The Skeleton Key
2005
Sent to New Orleans to care for a stroke victim who lies bedridden and speechless, hospice worker Caroline finds a key that unlocks ancient secrets. Lonely in the patient's mansion, Caroline eventually opens up a Pandora's box of voodoo and danger.

Scott Hardie: “It was ok.”

By now, the name of screenwriter Ehren Kruger in the credits all but guarantees a smarmy, mediocre script that seems to elbow you constantly to point out how clever it is.
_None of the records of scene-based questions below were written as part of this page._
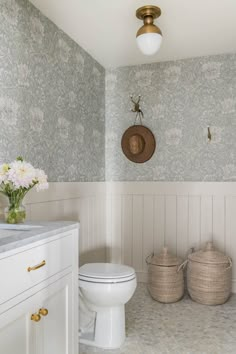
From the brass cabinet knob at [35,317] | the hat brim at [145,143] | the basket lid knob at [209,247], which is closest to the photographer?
the brass cabinet knob at [35,317]

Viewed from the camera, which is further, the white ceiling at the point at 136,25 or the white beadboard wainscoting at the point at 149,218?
the white beadboard wainscoting at the point at 149,218

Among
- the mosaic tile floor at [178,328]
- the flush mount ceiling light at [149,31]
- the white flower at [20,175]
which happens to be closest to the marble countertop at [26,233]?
the white flower at [20,175]

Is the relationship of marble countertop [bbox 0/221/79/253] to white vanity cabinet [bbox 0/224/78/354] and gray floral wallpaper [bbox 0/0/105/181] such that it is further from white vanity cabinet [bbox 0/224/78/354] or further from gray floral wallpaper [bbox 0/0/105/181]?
gray floral wallpaper [bbox 0/0/105/181]

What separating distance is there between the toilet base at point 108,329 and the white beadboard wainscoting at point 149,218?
0.79 meters

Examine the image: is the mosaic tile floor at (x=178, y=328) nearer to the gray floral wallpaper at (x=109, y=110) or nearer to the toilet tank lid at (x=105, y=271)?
the toilet tank lid at (x=105, y=271)

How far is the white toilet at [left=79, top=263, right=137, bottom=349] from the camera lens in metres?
2.04

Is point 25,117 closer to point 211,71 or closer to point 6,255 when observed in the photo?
point 6,255

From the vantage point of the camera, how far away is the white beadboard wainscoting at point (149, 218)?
3111 mm

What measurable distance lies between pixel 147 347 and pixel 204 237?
4.56 ft

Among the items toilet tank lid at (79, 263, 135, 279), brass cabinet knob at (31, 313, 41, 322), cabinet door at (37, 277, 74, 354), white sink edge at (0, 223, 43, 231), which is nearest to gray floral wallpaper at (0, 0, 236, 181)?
white sink edge at (0, 223, 43, 231)

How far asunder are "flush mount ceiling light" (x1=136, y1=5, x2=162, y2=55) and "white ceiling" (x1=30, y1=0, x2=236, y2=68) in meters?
0.04

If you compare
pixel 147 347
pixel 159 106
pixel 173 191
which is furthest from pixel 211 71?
pixel 147 347

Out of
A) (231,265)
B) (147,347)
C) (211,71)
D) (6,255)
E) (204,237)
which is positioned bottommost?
(147,347)

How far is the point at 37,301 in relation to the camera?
4.47 feet
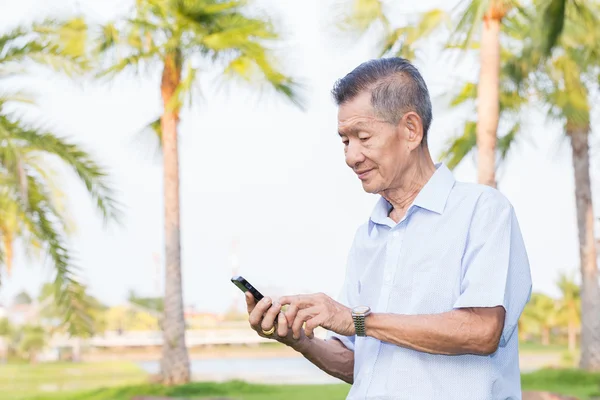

This is the hack who produced such unctuous let-downs as "Scream 3," "Reindeer Games," "Arlington Road," and the two "Ring" movies, all of which were so wrapped up in the ingenuity of their unguessable twist endings that they saw nothing wrong with their zero-dimensional characters and chasmal plot holes. Cursed with the same weaknesses as its forebears, "The Skeleton Key" aspires to better itself by borrowing local color from New Orleans and building an atmosphere of mounting dread, but it fails at both attempts. The movie simply doesn't know how to make its audience care what happens, especially about its dim-bulb protagonist as she stumbles her way through a mystery that Nancy Drew would have solved in the first act. It's mediocre filmmaking based on a mediocre script, and only the set designers and sound editors seem to make any effort to transcend the material. There's simply no compelling reason to see this competent but empty waste of time unless you're a sucker for any ghost story set in the Big Easy (like I was).